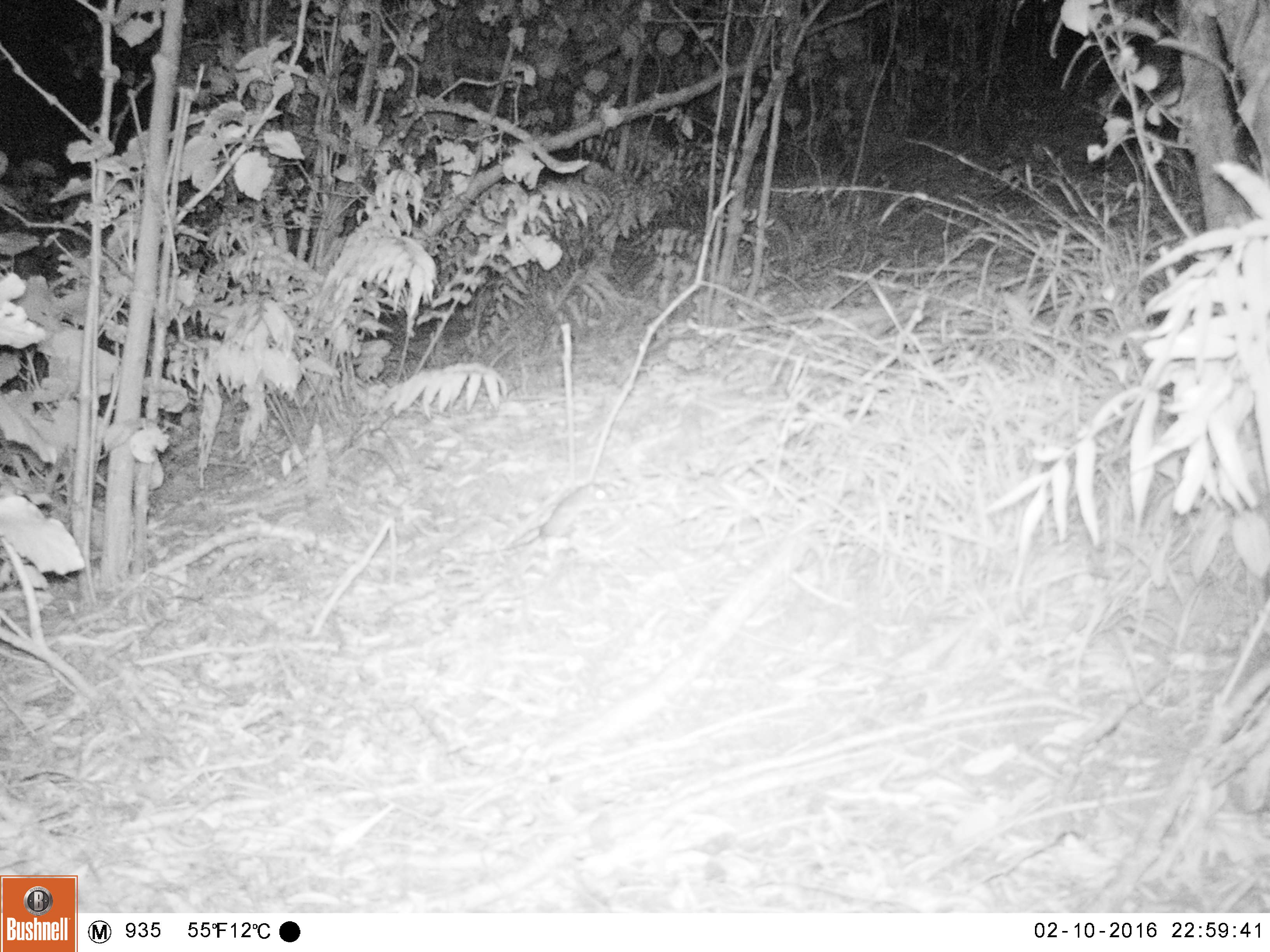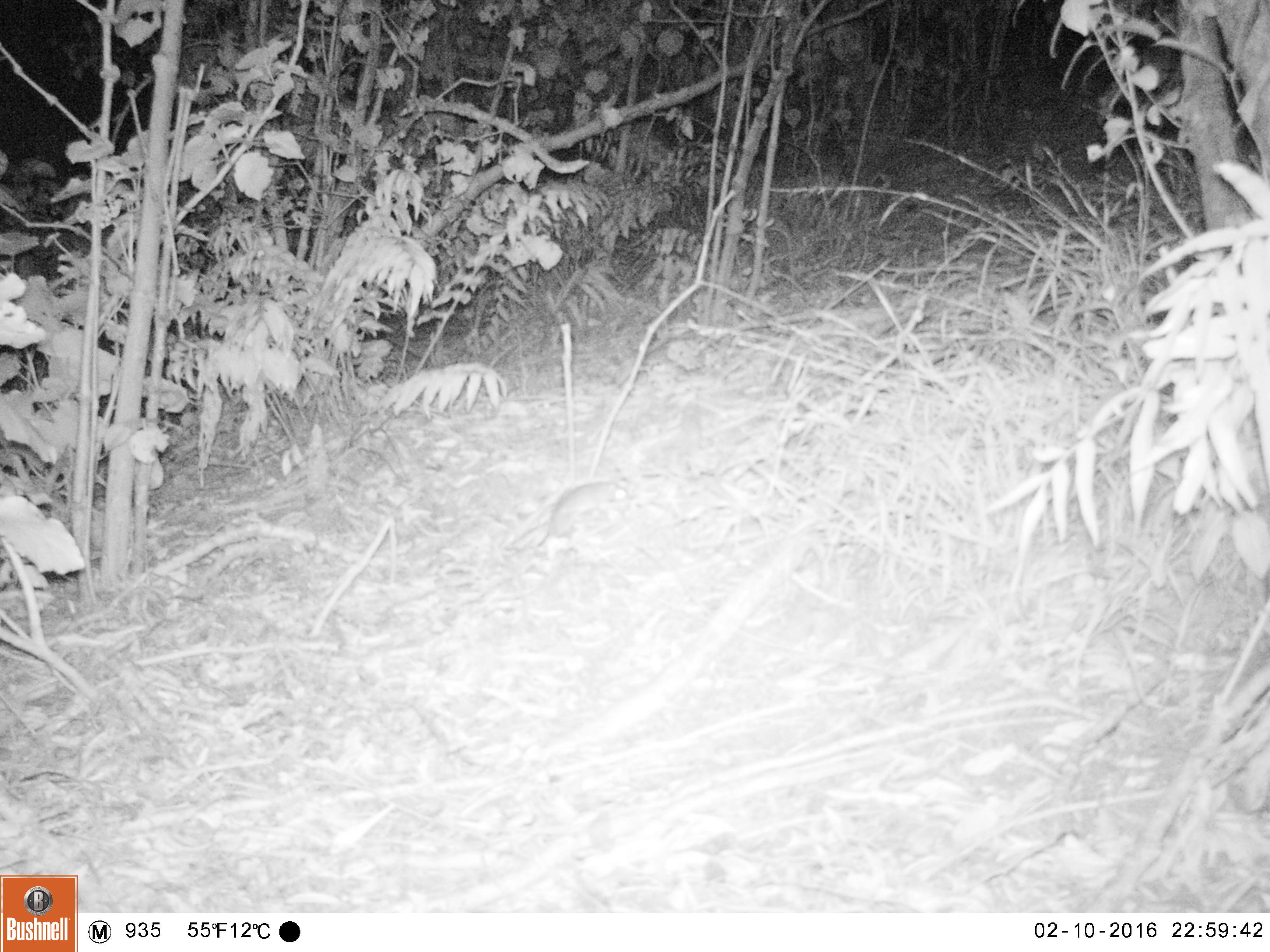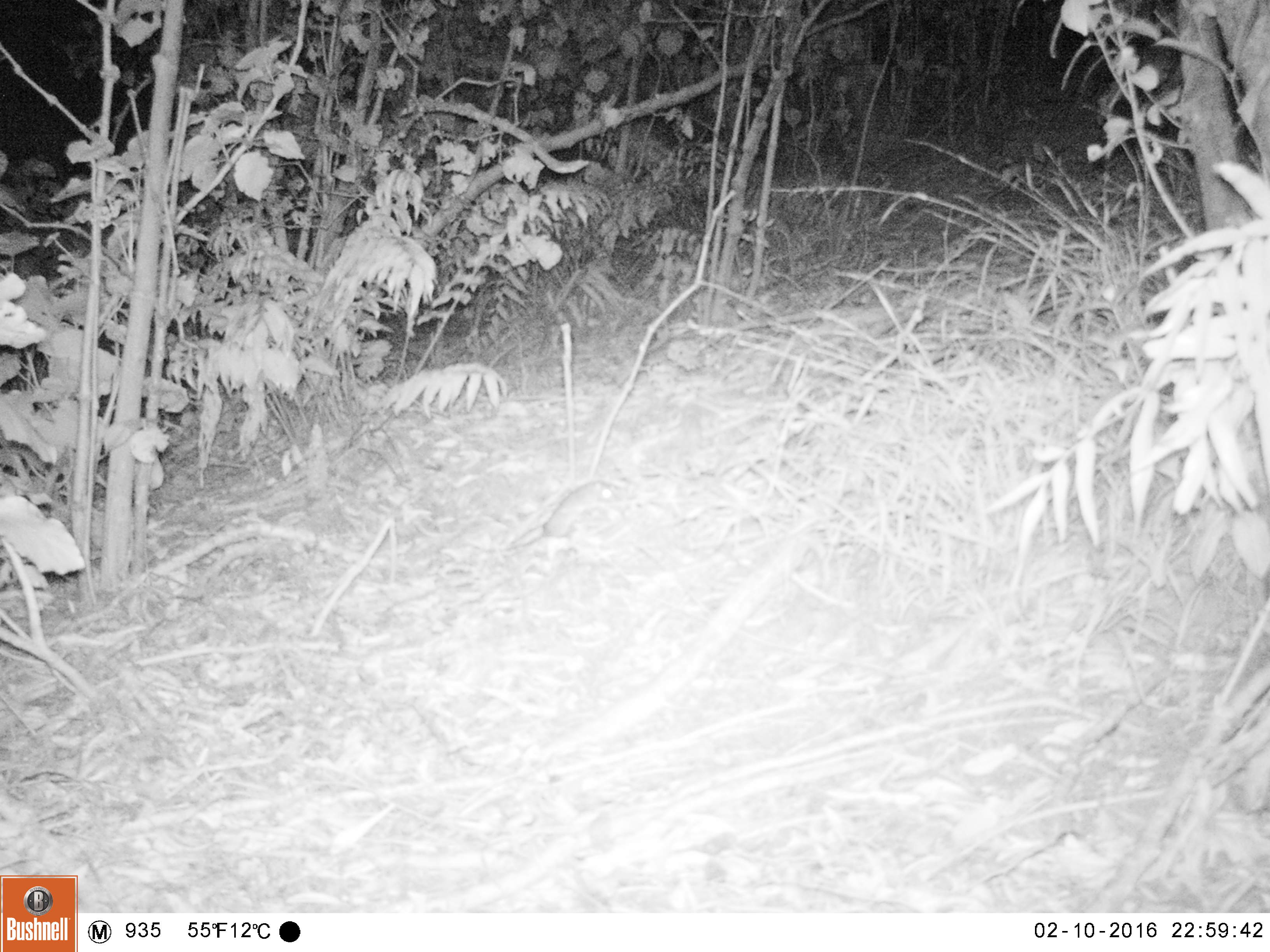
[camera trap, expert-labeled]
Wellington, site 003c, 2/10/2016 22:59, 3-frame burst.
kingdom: Animalia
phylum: Chordata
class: Mammalia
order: Rodentia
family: Muridae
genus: Rattus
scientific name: Rattus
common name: rat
--*--
Pictures are to be dropped, and every record is to be copied exactly.

■ Output for this task ■
[camera trap, expert-labeled]
Wellington, site 003c, 2/10/2016 22:59, 3-frame burst.
kingdom: Animalia
phylum: Chordata
class: Mammalia
order: Rodentia
family: Muridae
genus: Rattus
scientific name: Rattus
common name: rat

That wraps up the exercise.